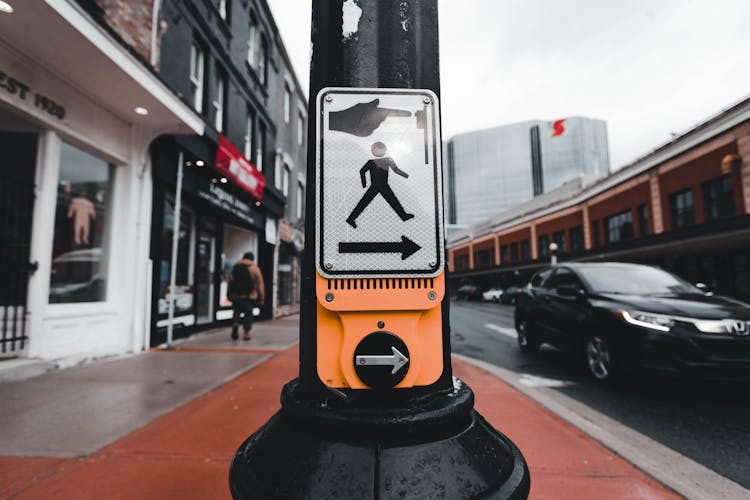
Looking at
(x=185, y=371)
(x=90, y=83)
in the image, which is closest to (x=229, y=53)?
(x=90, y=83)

++++++

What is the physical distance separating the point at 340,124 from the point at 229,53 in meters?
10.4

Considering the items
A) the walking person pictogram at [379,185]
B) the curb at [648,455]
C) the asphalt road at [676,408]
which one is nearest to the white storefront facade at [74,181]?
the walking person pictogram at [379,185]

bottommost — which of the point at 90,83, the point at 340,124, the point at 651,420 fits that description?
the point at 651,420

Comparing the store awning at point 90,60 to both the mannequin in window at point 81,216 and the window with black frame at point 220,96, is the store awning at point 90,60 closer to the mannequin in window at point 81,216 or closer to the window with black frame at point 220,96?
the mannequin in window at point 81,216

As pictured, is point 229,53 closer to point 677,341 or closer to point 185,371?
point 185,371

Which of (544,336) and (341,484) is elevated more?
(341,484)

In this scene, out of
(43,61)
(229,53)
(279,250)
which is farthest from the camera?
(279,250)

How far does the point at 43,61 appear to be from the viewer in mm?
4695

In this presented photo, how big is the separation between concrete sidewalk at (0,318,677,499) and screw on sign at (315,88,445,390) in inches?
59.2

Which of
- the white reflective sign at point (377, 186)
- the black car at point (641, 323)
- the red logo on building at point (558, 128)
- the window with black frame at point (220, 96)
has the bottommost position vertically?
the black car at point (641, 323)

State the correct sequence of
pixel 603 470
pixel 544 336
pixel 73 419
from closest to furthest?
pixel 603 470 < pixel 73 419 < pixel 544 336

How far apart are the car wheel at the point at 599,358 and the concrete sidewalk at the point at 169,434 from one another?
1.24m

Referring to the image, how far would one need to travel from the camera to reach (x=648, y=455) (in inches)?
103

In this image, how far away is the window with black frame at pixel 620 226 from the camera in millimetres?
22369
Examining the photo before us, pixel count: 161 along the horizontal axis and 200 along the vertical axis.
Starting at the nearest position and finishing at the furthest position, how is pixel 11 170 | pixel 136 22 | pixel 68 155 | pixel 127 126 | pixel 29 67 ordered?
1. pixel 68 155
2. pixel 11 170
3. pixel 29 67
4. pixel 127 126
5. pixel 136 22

++++++

#### Task to complete
Reproduce the lines starting at the one containing "Comparing the store" and ending at the one containing "5. pixel 136 22", substituting "black-framed window" for "window with black frame" wherever it occurs and keeping everything else the same.

#### Answer below
Comparing the store awning at point 90,60 to both the mannequin in window at point 81,216 and the black-framed window at point 220,96, is the store awning at point 90,60 closer to the mannequin in window at point 81,216 or closer to the black-framed window at point 220,96?
the mannequin in window at point 81,216

As pictured, is point 229,53 closer to point 677,341 or closer to point 185,371?
point 185,371

Which of (544,336) and (341,484) is elevated more?
(341,484)

In this scene, out of
(43,61)
(229,53)
(279,250)
which is farthest from the camera?
(279,250)

How far does the point at 43,61 appear to be from the viewer in mm?
4695

In this presented photo, how big is the separation between concrete sidewalk at (0,318,677,499) and screw on sign at (315,88,445,390) in inches?
59.2

Which of
- the white reflective sign at point (377, 186)
- the black car at point (641, 323)
- the red logo on building at point (558, 128)
- the black-framed window at point (220, 96)
has the bottommost position vertically?
the black car at point (641, 323)

State the correct sequence of
pixel 603 470
pixel 544 336
pixel 73 419
from closest to furthest?
pixel 603 470 < pixel 73 419 < pixel 544 336

How far apart are the car wheel at the point at 599,358 and the concrete sidewalk at the point at 169,434 from one another?
1.24m

Referring to the image, how far would one need to travel from the camera to reach (x=648, y=455) (in inches)?
103

In this image, how far away is the black-framed window at pixel 620 226 from the camera in millimetres?
22369
Examining the photo before us, pixel count: 161 along the horizontal axis and 200 along the vertical axis.
Starting at the nearest position and finishing at the furthest position, how is pixel 11 170 | pixel 136 22 | pixel 68 155 | pixel 127 126 | pixel 29 67 ordered?
1. pixel 68 155
2. pixel 11 170
3. pixel 29 67
4. pixel 127 126
5. pixel 136 22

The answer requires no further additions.